**** Source extract

Contributing#
The Core ML .mlmodel
file format is a publicly documented specification. The Core ML Tools source code is 100% open source under the BSD license.
As the Core ML open source community, we welcome all contributions and ideas to grow the product. We ask that you follow the contributing guidelines and code of conduct](https://github.com/apple/coremltools/blob/master/CONTRIBUTING.md, which are typical of open source communities. See Contribution Guidelines.
You can contribute in the following ways:
Issues and queries: Tell us about an issue, request a feature or enhancement, or ask a question.
Documentation: Help us improve the documentation.
Contributions: Add new code to improve a feature or add functionality.
Source code
For the source code, see the coremltools
GitHub repository.
Issues and queries#
We encourage you to resolve or add comments to any open issue in the repository.
Use these templates to tell us about a bug or issue, request a feature or enhancement, or ask a question. Fill in the template as much as possible to help others in the community understand what you are saying, so that they can promptly respond. If applicable, provide the model you used when logging an issue, and any code or scripts to reproduce the issue.

********
**** Dataset records

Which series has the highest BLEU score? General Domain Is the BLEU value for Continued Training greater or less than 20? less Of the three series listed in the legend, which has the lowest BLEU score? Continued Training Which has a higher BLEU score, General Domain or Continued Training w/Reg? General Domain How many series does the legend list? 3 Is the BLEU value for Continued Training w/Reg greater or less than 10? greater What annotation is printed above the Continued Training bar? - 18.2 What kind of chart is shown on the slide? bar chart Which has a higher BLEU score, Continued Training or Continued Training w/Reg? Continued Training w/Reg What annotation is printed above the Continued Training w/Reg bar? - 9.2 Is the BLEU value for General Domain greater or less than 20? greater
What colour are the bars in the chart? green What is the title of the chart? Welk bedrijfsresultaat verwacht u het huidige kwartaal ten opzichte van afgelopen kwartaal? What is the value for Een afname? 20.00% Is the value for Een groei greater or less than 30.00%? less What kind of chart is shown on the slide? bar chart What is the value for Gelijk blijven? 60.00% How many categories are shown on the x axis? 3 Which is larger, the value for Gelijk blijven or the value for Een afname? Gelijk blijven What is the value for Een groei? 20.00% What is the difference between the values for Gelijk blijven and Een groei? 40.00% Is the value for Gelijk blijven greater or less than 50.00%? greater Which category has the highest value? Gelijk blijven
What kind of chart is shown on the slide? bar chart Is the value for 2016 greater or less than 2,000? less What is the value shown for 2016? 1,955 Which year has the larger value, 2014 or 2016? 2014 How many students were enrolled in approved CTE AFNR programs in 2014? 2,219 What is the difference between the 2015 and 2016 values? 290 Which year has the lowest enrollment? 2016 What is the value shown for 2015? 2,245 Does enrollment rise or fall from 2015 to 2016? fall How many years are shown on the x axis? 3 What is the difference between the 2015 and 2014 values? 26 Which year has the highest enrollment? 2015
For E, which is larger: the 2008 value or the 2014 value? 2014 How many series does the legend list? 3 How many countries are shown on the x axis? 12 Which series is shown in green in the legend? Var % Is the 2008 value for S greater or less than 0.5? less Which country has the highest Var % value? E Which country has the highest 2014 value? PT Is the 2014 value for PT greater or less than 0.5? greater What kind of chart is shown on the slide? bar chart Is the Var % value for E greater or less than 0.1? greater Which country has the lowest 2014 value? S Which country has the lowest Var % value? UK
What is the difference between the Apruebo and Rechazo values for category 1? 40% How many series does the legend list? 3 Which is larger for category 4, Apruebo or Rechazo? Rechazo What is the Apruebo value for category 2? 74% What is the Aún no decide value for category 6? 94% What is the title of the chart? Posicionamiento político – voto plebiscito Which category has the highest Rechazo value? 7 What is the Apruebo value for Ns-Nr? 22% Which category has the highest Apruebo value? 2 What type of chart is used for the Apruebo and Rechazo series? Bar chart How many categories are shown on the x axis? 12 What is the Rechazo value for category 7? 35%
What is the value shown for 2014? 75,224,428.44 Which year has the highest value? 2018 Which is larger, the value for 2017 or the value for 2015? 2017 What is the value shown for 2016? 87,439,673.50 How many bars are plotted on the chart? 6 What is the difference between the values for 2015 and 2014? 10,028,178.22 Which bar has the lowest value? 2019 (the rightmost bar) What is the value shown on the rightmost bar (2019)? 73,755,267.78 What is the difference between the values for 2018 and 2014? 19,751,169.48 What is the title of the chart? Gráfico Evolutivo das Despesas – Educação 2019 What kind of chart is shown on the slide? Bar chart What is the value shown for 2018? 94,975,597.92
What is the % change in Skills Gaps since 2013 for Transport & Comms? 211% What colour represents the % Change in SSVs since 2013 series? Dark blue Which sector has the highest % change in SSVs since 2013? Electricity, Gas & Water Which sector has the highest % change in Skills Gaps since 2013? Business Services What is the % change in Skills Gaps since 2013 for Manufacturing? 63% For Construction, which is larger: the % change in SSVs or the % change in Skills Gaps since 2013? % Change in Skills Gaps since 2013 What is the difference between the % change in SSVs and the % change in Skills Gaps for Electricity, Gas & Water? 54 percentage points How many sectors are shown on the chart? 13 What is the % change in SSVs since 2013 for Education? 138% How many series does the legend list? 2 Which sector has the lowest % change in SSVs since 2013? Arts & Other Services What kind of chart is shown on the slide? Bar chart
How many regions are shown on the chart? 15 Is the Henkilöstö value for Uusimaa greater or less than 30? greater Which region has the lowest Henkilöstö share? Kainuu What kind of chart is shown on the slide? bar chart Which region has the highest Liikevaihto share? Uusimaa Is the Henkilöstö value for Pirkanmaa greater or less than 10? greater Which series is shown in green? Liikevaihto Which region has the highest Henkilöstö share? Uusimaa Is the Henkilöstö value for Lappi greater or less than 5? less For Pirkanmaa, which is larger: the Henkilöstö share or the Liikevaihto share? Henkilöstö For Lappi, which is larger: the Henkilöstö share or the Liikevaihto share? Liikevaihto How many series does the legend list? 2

********

● **Exercises**:
A. Reproduce the Core ML Tools contributing page from "Documentation: Help us" up to and including "GitHub repository.", switching "functionality" to "capabilities".
B. Summarize the Core ML Tools contributing page in two sentences.

● **Answer list**:
A.
Documentation: Help us improve the documentation.
Contributions: Add new code to improve a feature or add capabilities.
Source code
For the source code, see the coremltools
GitHub repository.

B. The Core ML .mlmodel file format is publicly documented, the Core ML Tools source code is open source under the BSD license, and the community welcomes contributions that follow its guidelines and code of conduct. People can contribute by reporting issues, requesting features, or asking questions through templates, by improving the documentation, or by adding new code.